The Madison, New Jersey-based real estate investor and lender announced this week it is entering into a joint venture with Signature Senior Lifestyle, an affiliate of Revera, to develop and operate senior housing communities around greater London

Mississauga, Ontario-based Revera serves 20,000 older adults in long-term care homes and retirement residences in Canada. It is also the majority shareholder of Sunrise Senior Living, one of the largest senior housing providers in the U.S. The company operates a portfolio of 12 communities in the U.K. under the Signature Senior Lifestyle brand, with one community in development that is slated to open in autumn 2021.
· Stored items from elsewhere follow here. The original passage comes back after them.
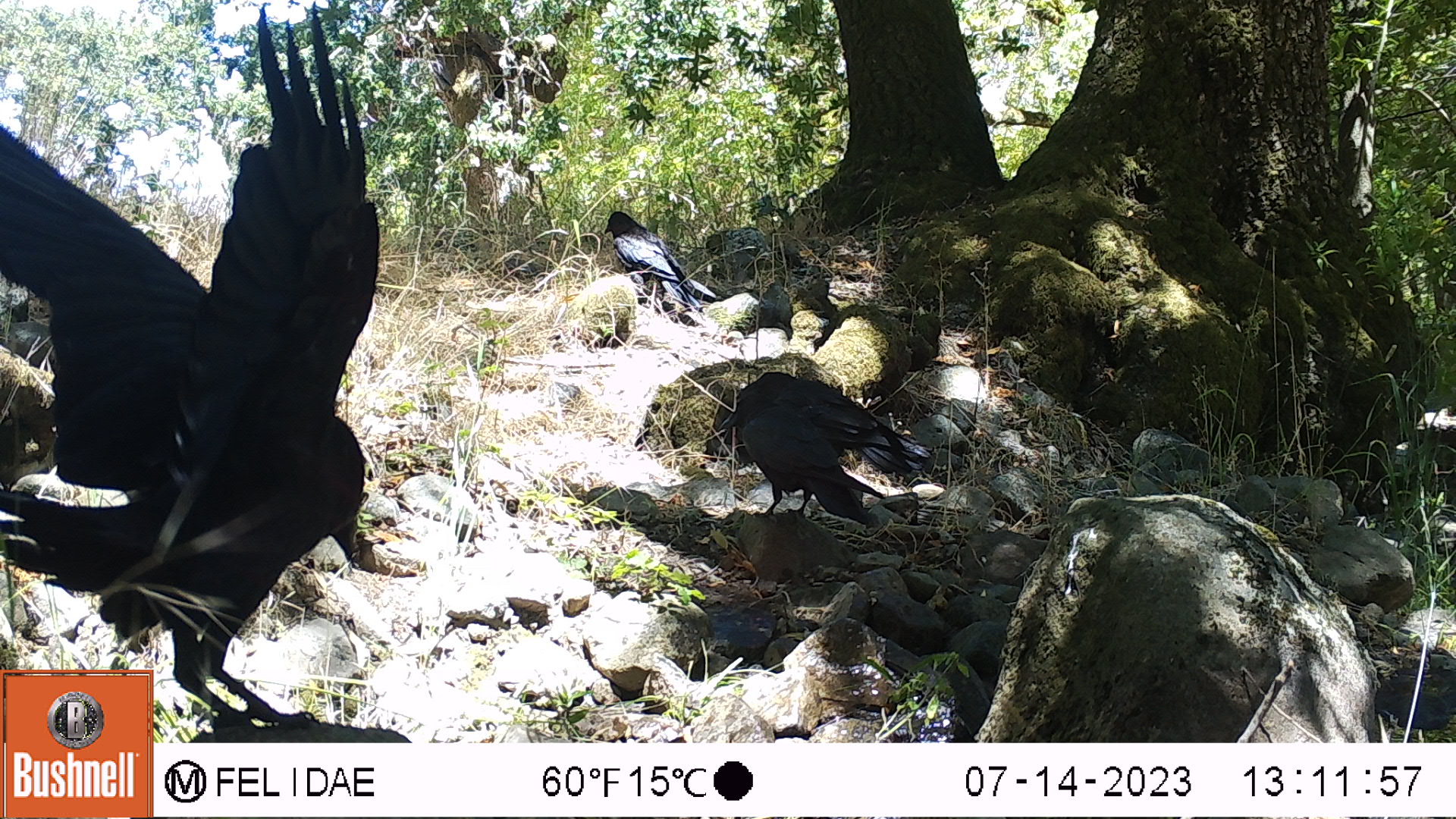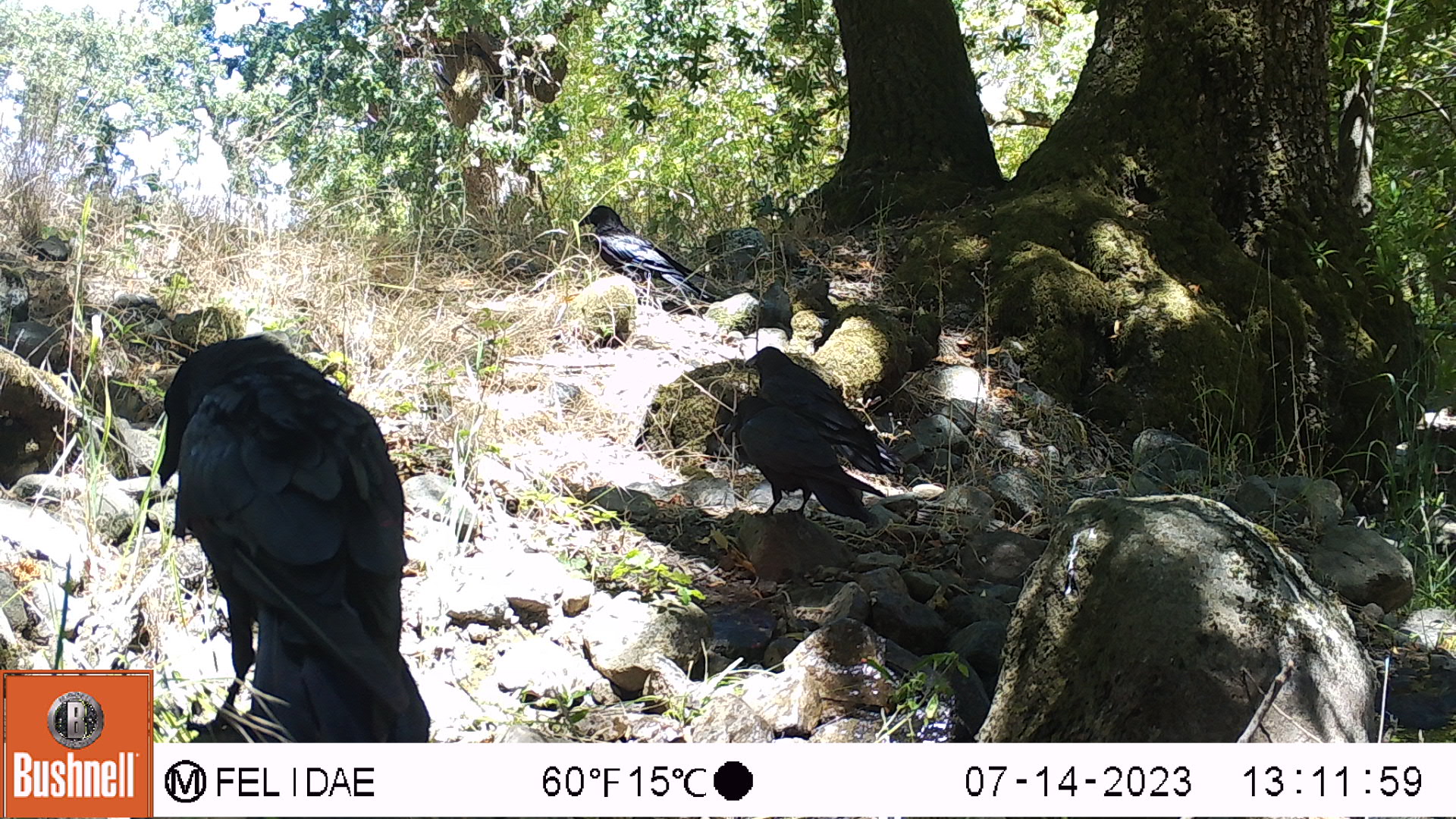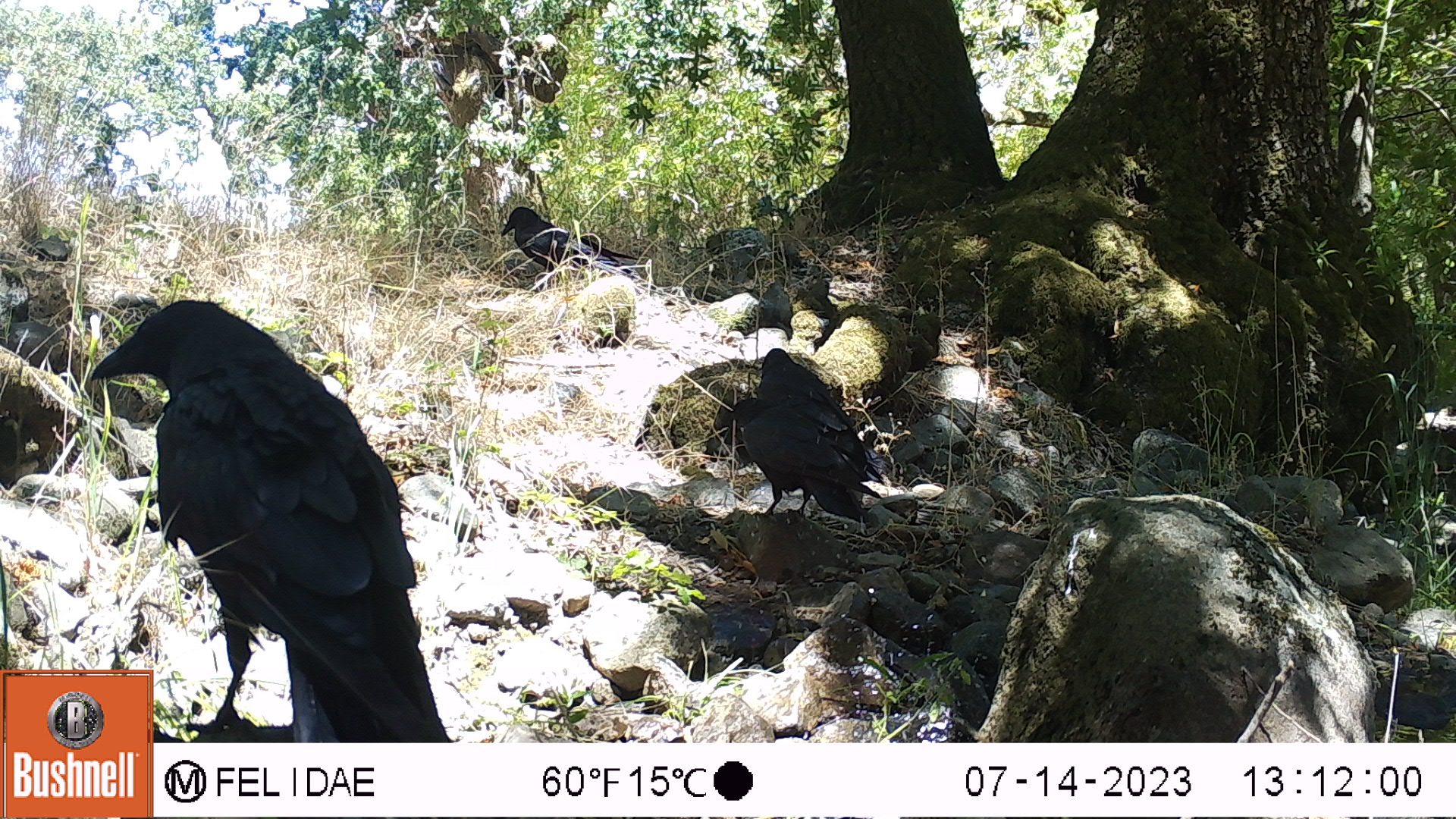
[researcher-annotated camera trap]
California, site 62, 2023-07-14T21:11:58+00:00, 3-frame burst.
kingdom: Animalia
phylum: Chordata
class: Aves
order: Passeriformes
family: Corvidae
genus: Corvus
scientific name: Corvus brachyrhynchos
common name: american crow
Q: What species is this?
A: American crow (Corvus brachyrhynchos).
The JV has one development underway — a senior housing community, or “prime care” home, in southwest London. PGIM worked with Elevation Partners, a London-based investor and asset manager in U.K. health care real estate, in sourcing, structuring and executing the venture. Additionally, PGIM will retain the firm to leverage its expertise.

PGIM and Revera did not respond to requests for comment from Senior Housing News regarding details about its development pipeline.

London is emerging as a future hotbed of senior housing development, spurred by favorable demographic growth trends and a lack of available supply, and the PGIM-Revera venture will find competition.


Maplewood Senior Living CEO Gregory Smith told SHN last month that demand for U.K. senior housing is comparable to major U.S. markets such as New York and San Francisco, where supply has historically been constrained.

Maplewood and its investment partner, Omega Healthcare Investors (NYSE: OHI) are looking to expand its luxury Inspir brand to the U.K., and identified five suburban markets around London with high barriers to entry that are favorable for the brand’s growth.

Revera CEO Tom Wellner sees similar untapped upside potential for senior housing in the U.K.